(THE TASK): Using the fishing forum thread below, explain in one to three sentences why the poster who picks Mosquito says the gills there end up as bulls.

I slam some huge Gil's and Crap's in Rocky Fork lake close to the spill way. Casting into the downed trees with black and green jigs


----------



## mlayers

if you are close to Williams County Lake La Su An has big gills. But right now you would need a boat to fish it. Lots of weeds and the fish is off their beds now. I have gotten gills over 11" there years ago. Have not had a chance to fish it last couple of years as mine fishing buddy past away. That's what happen when you get old....Matt


----------



## fishguy 888

Indian Lake at any of the channels during May or early June.


----------



## Wmbuckeye557

Eastwood Lake in the Dayton area has some Bullgills!


Posted using Outdoor Hub Campfire


----------



## mrbencrazy

Portage lakes is always a good choice. I caught a ten incher last year for a fish ohio. My buddy got a nine and a half incher. Good luck


Posted using Outdoor Hub Campfire


----------



## USMC_Galloway

Antrum Lake, use cheese.


----------



## JignPig Guide

icefisherman said:


> I was just wnting to know where i can have a chance to catch a FISH OHIO gill on a public lake? I have been to some farm ponds but want to catch one from a public lake to challenge myself.


Here you go... This is a link to the Division of Wildlife Sunfish forecast.

http://www.dnr.state.oh.us/Home/Fis...rts/forecast_sunfish/tabid/23064/Default.aspx


----------



## c. j. stone

Hands down-Mosquito! Due to the number of large predators in there, any gills that "survive" to adulthood, end up BULLS. Like anywhere else, you have to find them first but they are there. We once caught a bunch on CP Swings(tipped with half a crawler) while casting for walleye near a deep weed bed almost halfway across the lake. They were bedding in that deeper water(which is what big gills typically do)!They were so big, they had all three hooks of the treble in their mouths and we had to hold them across their back to unhook them-you cold not hold them the tradition way, sideways. The next day, one of the other two guys brother went to that spot and caught a 5 gallon bucket full-all huge!

(DATASET CONTENT):
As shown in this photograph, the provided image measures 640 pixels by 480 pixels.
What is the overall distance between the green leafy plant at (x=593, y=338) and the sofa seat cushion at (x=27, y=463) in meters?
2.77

(WRITTEN REPLY): Mosquito holds a large number of big predators. According to the poster, any gills that survive to adulthood there end up as bulls.